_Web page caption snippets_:

══════════

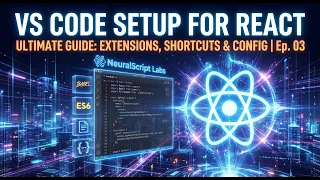 The Ultimate VS Code Setup for React JS Development Best Extensions Settings 2026 Guide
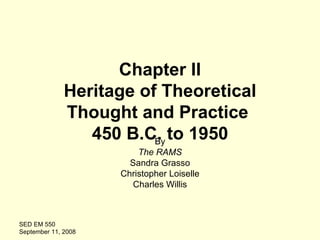 Chapter II Heritage of Theoretical Thought and Practice  450 B.C. to 1950 By The RAMS Sandra Grasso Christopher Loiselle Charles Willis SED EM 550  September 11, 2008 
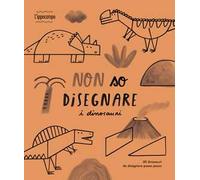 Non so disegnare i dinosauri. Ediz. illustrata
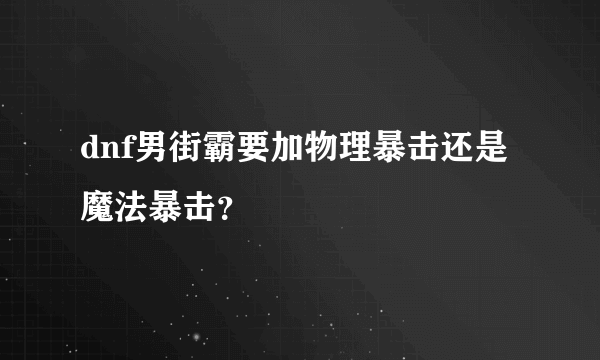 dnf男街霸要加物理暴击还是魔法暴击？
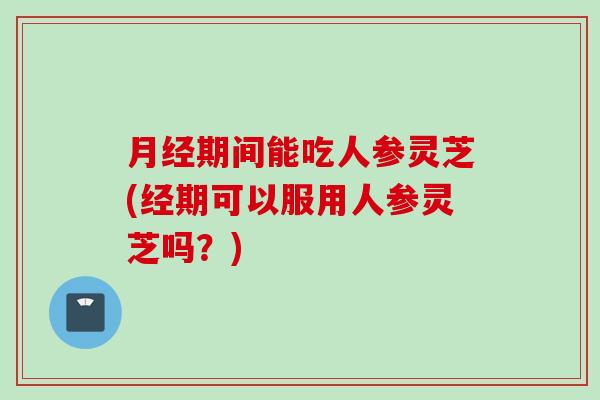 月经期间能吃人参灵芝(经期可以服用人参灵芝吗？)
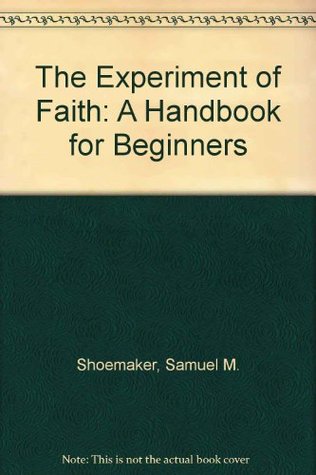 The experiment of faith: A handbook for beginners (Samuel Shoemaker library)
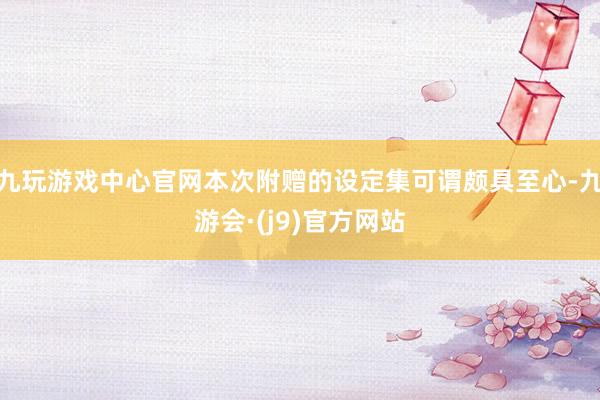 九玩游戏中心官网本次附赠的设定集可谓颇具至心-九游会·(j9)官方网站
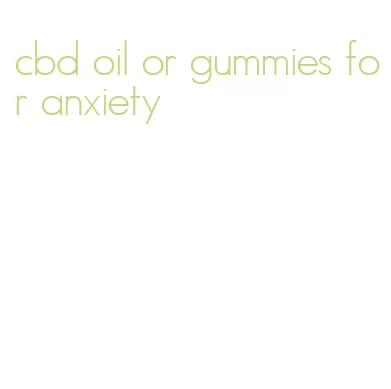 cbd oil or gummies for anxiety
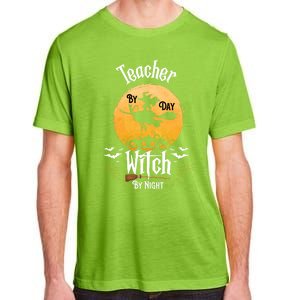 Funny Halloween Kindergarten Teacher By Day Witch By Night Gift Adult ChromaSoft Performance T-Shirt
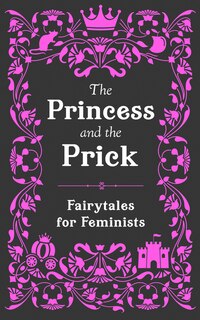 Front cover_The Princess And The Prick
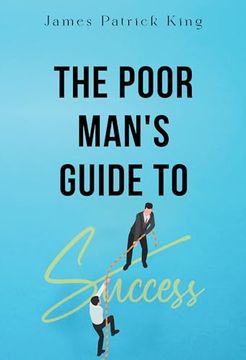 portada The Poor Man's Guide to Success (in English)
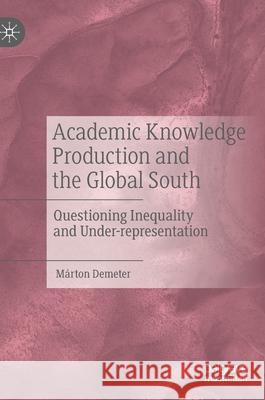 Academic Knowledge Production and the Global South: Questioning Inequality and Under-Representation Demeter, Márton 9783030527006 Palgrave MacMillan - książka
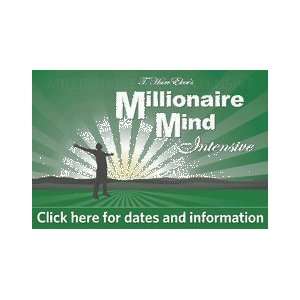   Millionaire Mind Intensive 3 day Seminar $1250 value 
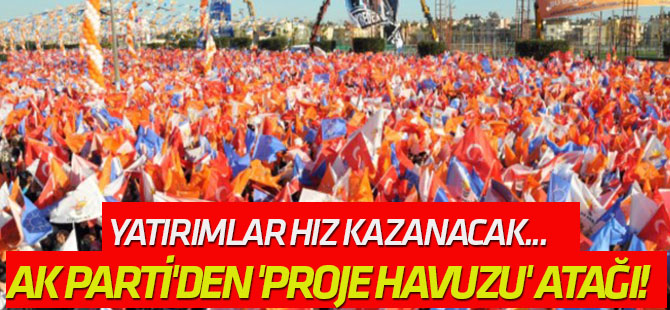 AK Parti'den 'proje havuzu' atağı!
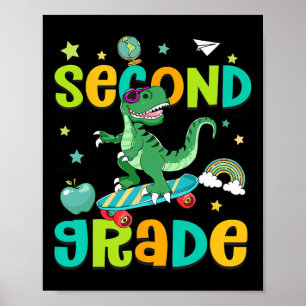 Ck Zur Schule Rollt In Die 2. Klasse T-Rex Skatebo Poster
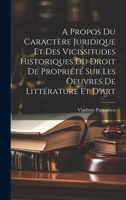 A Propos Du Caractère Juridique Et Des Vicissitudes Historiques Du Droit De Propriété Sur Les Oeuvres De Littérature Et D'art 1022523643 Book Cover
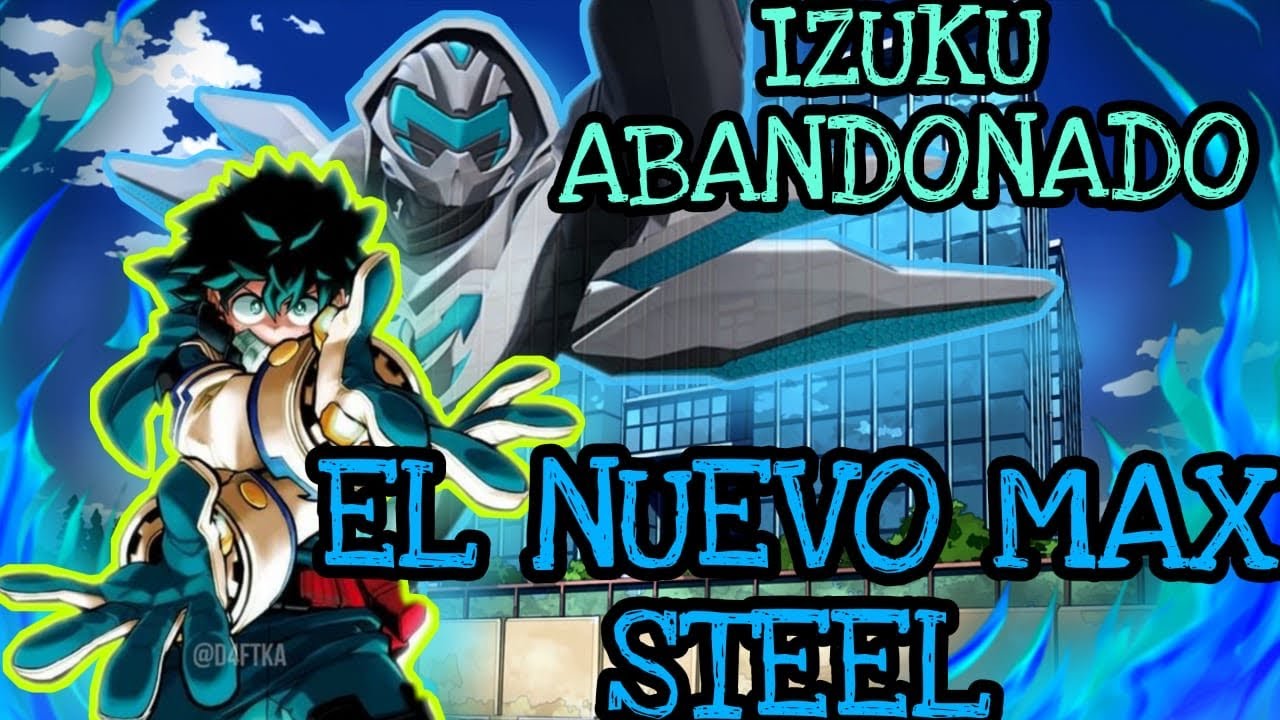 Izuku el nuevo max steel cap 1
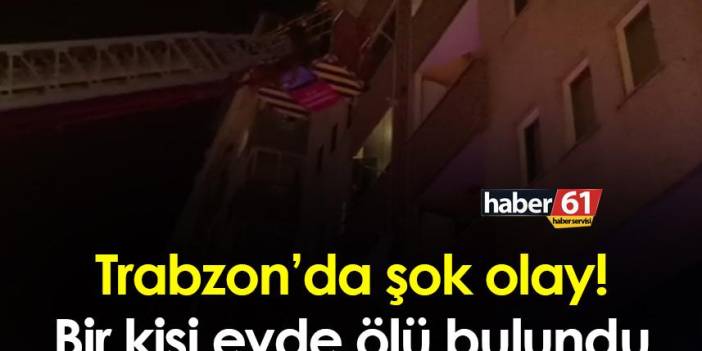 Trabzon’da şok olay! Bir kişi evde ölü bulundu
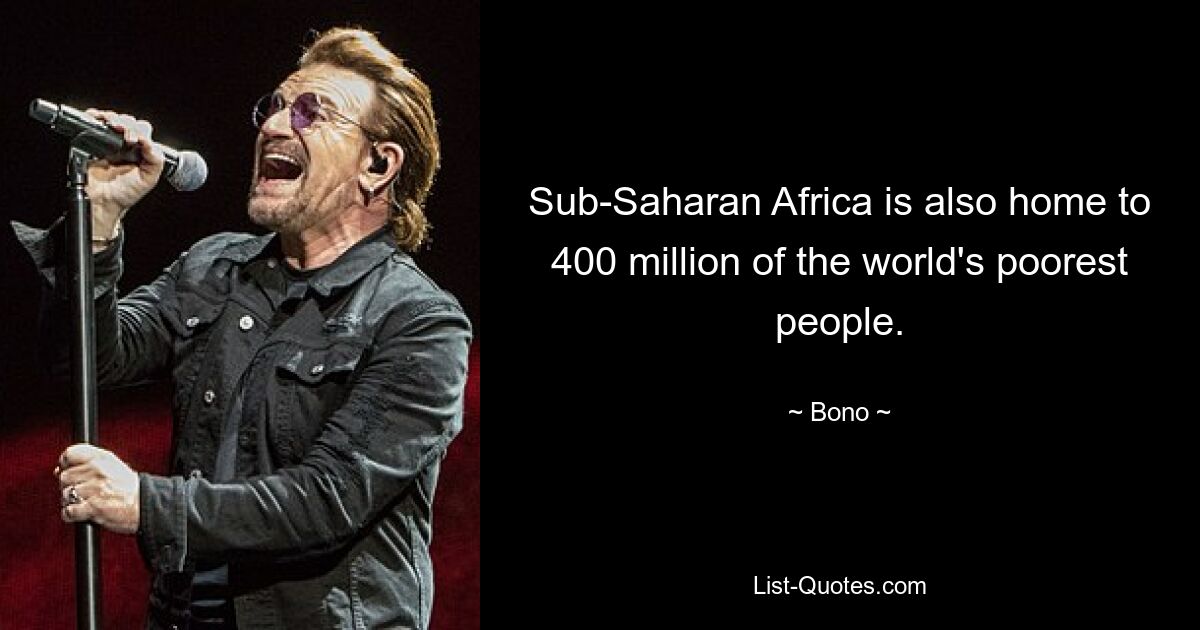 Sub-Saharan Africa is also home to 400 million of the world's poorest people. — © Bono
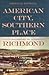 American City, Southern Place: A Cultural History of Antebellum Richmond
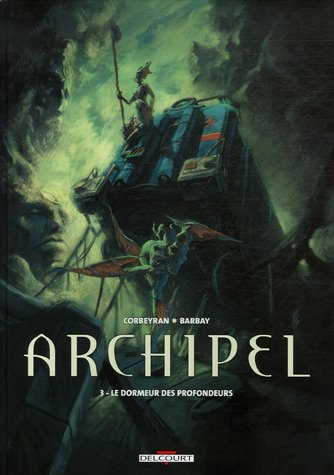 Archipel. Vol. 3. Le dormeur des profondeurs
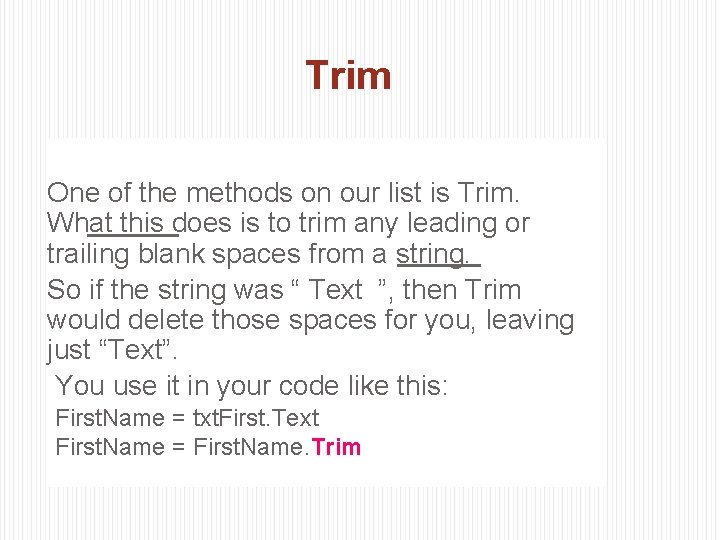 Trim One of the methods on our list is Trim. What this does is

══════════

_Problem_: Please return the records above exactly as written, dropping every picture.

_Solution for this exercise_:
 The Ultimate VS Code Setup for React JS Development Best Extensions Settings 2026 Guide
 Chapter II Heritage of Theoretical Thought and Practice  450 B.C. to 1950 By The RAMS Sandra Grasso Christopher Loiselle Charles Willis SED EM 550  September 11, 2008 
 Non so disegnare i dinosauri. Ediz. illustrata
 dnf男街霸要加物理暴击还是魔法暴击？
 月经期间能吃人参灵芝(经期可以服用人参灵芝吗？)
 The experiment of faith: A handbook for beginners (Samuel Shoemaker library)
 九玩游戏中心官网本次附赠的设定集可谓颇具至心-九游会·(j9)官方网站
 cbd oil or gummies for anxiety
 Funny Halloween Kindergarten Teacher By Day Witch By Night Gift Adult ChromaSoft Performance T-Shirt
 Front cover_The Princess And The Prick
 portada The Poor Man's Guide to Success (in English)
 Academic Knowledge Production and the Global South: Questioning Inequality and Under-Representation Demeter, Márton 9783030527006 Palgrave MacMillan - książka
   Millionaire Mind Intensive 3 day Seminar $1250 value 
 AK Parti'den 'proje havuzu' atağı!
 Ck Zur Schule Rollt In Die 2. Klasse T-Rex Skatebo Poster
 A Propos Du Caractère Juridique Et Des Vicissitudes Historiques Du Droit De Propriété Sur Les Oeuvres De Littérature Et D'art 1022523643 Book Cover
 Izuku el nuevo max steel cap 1
 Trabzon’da şok olay! Bir kişi evde ölü bulundu
 Sub-Saharan Africa is also home to 400 million of the world's poorest people. — © Bono
 American City, Southern Place: A Cultural History of Antebellum Richmond
 Archipel. Vol. 3. Le dormeur des profondeurs
 Trim One of the methods on our list is Trim. What this does is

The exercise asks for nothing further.